No meio de todo este trajecto alegre o poeta tem umas tiradas com as quais me identifico, confesso. Dou um exemplo: quando as autoridades estão preocupadas em ajudar o BPP e não se preocupam com a aquisição do espólio de Fernando Pessoa - qualquer português médio, mínimamente letrado, adere a isto, e aqui o poeta Alegre pontua na sua escala de contabilidade política. Quando pugna por um Código de Trabalho mais justo e favorável aos trabalhadores (discriminando-os positivamente) - é óbvio que isto também cola na opinião pública, cai bem aos sindicatos e a mensagem acaba por ter um retorno que funciona como suplemento d´alma para Alegre - que incha diante dos microfones e das câmaras de tv.
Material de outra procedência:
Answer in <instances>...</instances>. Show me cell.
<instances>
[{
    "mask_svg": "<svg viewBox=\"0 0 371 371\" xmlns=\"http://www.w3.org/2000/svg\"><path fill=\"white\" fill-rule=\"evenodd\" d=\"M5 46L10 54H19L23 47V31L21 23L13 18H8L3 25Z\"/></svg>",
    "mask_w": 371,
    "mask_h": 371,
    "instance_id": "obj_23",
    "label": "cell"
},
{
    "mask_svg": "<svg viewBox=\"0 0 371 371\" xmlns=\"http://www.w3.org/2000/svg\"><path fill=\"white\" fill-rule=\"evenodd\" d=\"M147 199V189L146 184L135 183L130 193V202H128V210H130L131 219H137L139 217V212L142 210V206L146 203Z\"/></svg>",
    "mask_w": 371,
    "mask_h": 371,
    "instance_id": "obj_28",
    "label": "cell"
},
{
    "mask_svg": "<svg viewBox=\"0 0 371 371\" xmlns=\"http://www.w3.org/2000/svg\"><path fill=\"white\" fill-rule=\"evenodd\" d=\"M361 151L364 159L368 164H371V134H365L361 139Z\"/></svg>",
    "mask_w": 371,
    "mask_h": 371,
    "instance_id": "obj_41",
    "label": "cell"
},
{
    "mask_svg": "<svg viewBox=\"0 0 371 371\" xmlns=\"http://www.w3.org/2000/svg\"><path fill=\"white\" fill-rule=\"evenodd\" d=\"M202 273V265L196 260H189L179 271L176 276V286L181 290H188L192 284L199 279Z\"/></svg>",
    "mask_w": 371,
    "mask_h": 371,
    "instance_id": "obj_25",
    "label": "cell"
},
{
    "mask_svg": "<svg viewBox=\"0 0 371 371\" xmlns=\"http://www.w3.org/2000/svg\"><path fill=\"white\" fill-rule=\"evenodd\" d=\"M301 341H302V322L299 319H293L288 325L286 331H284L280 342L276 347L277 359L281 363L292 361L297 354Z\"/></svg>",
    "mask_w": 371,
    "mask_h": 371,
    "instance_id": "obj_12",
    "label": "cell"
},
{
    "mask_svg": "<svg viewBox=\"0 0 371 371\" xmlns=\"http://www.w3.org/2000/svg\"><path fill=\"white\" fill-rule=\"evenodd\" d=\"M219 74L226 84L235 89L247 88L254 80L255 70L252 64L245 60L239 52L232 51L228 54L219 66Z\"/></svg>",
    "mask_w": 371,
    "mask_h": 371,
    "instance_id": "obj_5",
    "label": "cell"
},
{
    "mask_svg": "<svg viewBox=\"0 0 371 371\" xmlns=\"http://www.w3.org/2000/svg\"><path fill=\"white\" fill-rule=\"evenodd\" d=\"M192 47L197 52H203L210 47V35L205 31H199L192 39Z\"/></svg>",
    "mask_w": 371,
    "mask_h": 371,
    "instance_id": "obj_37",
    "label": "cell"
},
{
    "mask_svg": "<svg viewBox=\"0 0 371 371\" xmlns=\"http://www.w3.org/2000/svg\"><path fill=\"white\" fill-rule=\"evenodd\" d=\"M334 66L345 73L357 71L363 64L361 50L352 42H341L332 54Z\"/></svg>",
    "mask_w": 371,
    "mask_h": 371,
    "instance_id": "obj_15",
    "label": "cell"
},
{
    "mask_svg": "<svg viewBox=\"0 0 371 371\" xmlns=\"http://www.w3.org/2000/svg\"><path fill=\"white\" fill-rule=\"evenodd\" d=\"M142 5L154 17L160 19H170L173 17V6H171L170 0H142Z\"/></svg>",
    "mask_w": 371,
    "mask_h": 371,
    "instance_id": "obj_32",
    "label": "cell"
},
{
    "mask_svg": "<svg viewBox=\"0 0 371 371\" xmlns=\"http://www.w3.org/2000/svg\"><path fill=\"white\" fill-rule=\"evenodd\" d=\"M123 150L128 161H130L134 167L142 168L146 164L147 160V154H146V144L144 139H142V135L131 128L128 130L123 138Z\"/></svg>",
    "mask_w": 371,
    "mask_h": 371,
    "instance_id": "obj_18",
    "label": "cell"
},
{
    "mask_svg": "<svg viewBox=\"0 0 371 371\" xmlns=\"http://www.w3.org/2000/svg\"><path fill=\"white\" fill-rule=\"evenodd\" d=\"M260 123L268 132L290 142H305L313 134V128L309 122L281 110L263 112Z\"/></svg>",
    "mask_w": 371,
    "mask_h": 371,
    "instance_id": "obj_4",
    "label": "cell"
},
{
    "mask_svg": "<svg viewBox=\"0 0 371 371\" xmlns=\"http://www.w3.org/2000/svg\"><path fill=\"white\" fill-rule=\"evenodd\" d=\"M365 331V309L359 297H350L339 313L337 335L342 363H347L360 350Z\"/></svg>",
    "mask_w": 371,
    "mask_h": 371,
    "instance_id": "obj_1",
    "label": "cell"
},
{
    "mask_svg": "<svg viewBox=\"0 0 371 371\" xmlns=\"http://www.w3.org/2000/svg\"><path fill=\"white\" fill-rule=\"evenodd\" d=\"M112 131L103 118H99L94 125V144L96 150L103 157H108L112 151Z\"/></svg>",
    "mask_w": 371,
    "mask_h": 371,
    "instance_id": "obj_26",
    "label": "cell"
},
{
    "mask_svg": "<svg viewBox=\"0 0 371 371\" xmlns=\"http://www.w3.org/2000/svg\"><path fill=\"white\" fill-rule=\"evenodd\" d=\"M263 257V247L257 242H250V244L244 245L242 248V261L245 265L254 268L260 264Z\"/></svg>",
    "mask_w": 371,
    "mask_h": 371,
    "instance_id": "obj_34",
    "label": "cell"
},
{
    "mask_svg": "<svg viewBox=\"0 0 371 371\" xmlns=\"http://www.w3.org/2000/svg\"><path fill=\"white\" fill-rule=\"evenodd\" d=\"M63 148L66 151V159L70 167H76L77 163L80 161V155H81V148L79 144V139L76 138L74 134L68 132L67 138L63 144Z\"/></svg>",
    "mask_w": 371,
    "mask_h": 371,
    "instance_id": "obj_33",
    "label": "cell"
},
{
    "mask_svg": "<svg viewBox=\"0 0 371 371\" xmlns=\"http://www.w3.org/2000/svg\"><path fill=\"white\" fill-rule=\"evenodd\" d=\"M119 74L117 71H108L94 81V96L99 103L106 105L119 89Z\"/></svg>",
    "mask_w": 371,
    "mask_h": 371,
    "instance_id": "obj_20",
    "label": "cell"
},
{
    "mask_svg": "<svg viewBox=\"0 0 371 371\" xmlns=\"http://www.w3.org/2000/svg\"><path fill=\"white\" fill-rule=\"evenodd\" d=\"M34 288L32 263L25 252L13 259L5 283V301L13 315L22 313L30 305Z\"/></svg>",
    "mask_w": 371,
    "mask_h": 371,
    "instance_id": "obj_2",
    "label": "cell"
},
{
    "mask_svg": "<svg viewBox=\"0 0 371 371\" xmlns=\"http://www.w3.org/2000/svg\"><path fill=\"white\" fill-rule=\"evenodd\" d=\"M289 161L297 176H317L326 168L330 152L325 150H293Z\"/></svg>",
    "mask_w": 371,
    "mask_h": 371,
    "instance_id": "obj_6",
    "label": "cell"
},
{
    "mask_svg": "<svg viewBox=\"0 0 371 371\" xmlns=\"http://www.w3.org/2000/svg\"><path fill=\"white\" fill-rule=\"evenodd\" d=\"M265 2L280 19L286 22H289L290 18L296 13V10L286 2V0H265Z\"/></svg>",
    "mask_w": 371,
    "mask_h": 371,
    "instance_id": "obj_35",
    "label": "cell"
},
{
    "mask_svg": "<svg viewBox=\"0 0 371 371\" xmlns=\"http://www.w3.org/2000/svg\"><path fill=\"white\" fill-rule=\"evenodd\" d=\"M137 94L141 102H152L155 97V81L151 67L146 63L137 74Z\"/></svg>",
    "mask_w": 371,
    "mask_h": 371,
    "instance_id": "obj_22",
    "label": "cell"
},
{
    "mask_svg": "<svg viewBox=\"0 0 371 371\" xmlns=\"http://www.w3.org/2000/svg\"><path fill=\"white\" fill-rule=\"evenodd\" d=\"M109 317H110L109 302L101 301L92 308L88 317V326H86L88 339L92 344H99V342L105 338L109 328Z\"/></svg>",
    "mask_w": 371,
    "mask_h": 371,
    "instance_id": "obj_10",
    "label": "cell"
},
Mas isto não basta para criar um projecto nacional alternativo áquele que ele hoje critica em Sócrates. E se Alegre anda em busca dessa estátua ainda por esculpir, pergunto-me se não seria mais útil ele perfilar-se para Belém em vez de tentar federar uma esquerda difusa, errática - que não conta com o PCP - e será uma espécie de manta de retalhos dos mais radicais que emigraram do PCP, do BE, dos sindicatos e conexos. Será uma espécie de capelinhas ou "cogumelos de Fenprofes" em cada bairro social, onde alguns ainda clamam a palavra: antifascitas!!!
Alegre, com estas reuniões e convívios de "Tapar-Where" - arrisca-se a três coisas:
  • 1. A colocar mais rapidamente Cavaco em Belém, num 2º mandato;
  • 2. Desbaratar toda a sua carreira política - que depois não servirá para candidato a PR, candidato a PM nem para federador de coisa nenhuma - porque Manuel Alegre é estruturalmente um poeta, e não um líder de campanhas ou alguém com perfil mais executivo;
  • 3. Fazer um poema sobre a ilusão do poder e a evanescência da sua manutenção.
A alternativa a isto é o deputado Manuel Alegre começar a escrever as suas memórias, e nos intervalos pensar na elaboração de um Tratado sobre o capricho e a vaidade.
Coisas que Alegre tem em demasia, e que hoje lhe toldam as vistas.
Porque, para sermos sérios, em 20 ou 30 anos democracia nunca vi Alegre genuinamente preocupado com os desempregados, com os marginais, com os licenciados em busca do 1º emprego ou até mesmo com as condições de desigualdade que hoje infelizmente ainda separam uns portugueses dos outros.
Discursos pseudo-desenvolvimentistas - qualquer pessoa que saiba escrever umas linhas e tenha alguma dicção para as ler faz o que Alegre anda por aí a fazer...
A não ser que tudo isto não passe duma aposta com Louçã para criar um poema surrealista neste contexto de globalização predatória em que hoje vivemos.